10.08.2011
Salerno » Ernesto Ferrante

Etleboro

L'Ateneo salernitano è di nuovo al centro di polemiche e sospetti.

Il Senatore Fabio Giambrone, membro della VII Commissione permanente (Istruzione pubblica, beni culturali) nonché vicepresidente del gruppo Idv al Senato della Repubblica, nella seduta n. 596, ha presentato un atto di sindacato ispettivo con cui chiede al ministro Gelmini di rispondere su quanto sta avvenendo all’Università di Salerno, dove dopo una serie di modifiche dello statuto, anche volte a prorogare le cariche apicali oltre i canonici due mandati, si è registrata la disattivazione di tutti i dipartimenti preesistenti (decreto del rettore 3 agosto 2010, n. 2414) e la costituzione di nuovi, ben 17, con relative elezioni, a dir poco sui generis, data la mancanza di comunicazioni ufficiali, dei relativi direttori.

“L’iter amministrativo non canonico descritto sopra, si legge nell’interrogazione, può essere riscontrato nella successiva, a giudizio dell’interrogante sconcertante, ristrutturazione delle strutture, alla quale ampio spazio è stato riservato anche dalla stampa locale.

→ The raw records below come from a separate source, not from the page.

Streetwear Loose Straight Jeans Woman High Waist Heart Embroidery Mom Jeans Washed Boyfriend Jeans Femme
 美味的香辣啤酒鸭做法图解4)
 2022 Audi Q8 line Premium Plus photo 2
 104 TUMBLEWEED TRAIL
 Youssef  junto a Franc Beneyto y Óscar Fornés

Quattro decreti dirigenziali, n. 160, n. 161, n. 162 e n. 163 del 19 gennaio 2011, hanno annunciato le determinazioni assunte dal Senato accademico dell’Ateneo nella riunione dell’11 gennaio 2011 e dal decreto dirigenziale 14 gennaio 2011, n. 125, con il quale, a decorrere dal 17 gennaio 2011, a supporto delle attività amministrative dei cinque distretti dipartimentali venivano costituiti i seguenti uffici: ufficio supporto a organi, ufficio supporto ad alta formazione, ufficio ricerca, contratti, convenzioni e trasferimento tecnologico, ufficio economato e patrimonio, ufficio contabilità e spese generali, e venivano individuati i rispettivi capi ufficio. Inoltre, con i citati decreti dirigenziali il personale tecnico amministrativo è stato assegnato alla struttura amministrativa costituita a supporto delle attività del singolo distretto dipartimentale”. Le soluzioni adottate dalla dirigenza, come denunciato a partire dal mese di gennaio dall’Unione sindacale di base, hanno segnato negativamente i lavoratori e i relativi servizi prodotti ed erogati in questi mesi.
A tutt’oggi, il numero dei procedimenti amministrativi completati è drammaticamente inferiore a quello dell’anno precedente.
Nonostante l’abnegazione e lo spirito di sacrificio dei lavoratori, la rivoluzione dei distretti dipartimentali si è rivelata un mezzo disastro.
Contravvenendo, tra l’altro, al principio di autonomia finanziaria e contabile dei dipartimenti universitari sancita dal decreto del presidente della Repubblica 11 luglio 1980, n. 382 (art. 86: “Il dipartimento ha autonomia finanziaria ed amministrativa e dispone di personale tecnico ed amministrativo per il suo funzionamento”).
“A questo punto, si legge in una nota, USB chiede al magnifico rettore Pasquino di anticipare a settembre il consuntivo promesso ai direttori di dipartimento, in modo da riparare per fine anno a quello che possiamo definire un progetto inefficiente e dannoso, ribadendo, inoltre, la necessità di inserire l’autonomia funzionale dei dipartimenti nello statuto che è ancora in discussione”.
“Nel rispetto delle diverse responsabilità ed interessi rappresentati, afferma Pietro Di Gennaro dell’esecutivo USB Università di Salerno, rinnoviamo la disponibilità al confronto con la dirigenza dell’ateneo e le forze politiche presenti sul territorio, cogliendo l’occasione per ringraziare Idv per la sensibilità dimostrata su temi che devono vedere l’intera collettività unita nel difendere l’Università pubblica come istituzione bene comune per la sua fondamentale funzione sociale nel presente e nel futuro dell’intero paese”.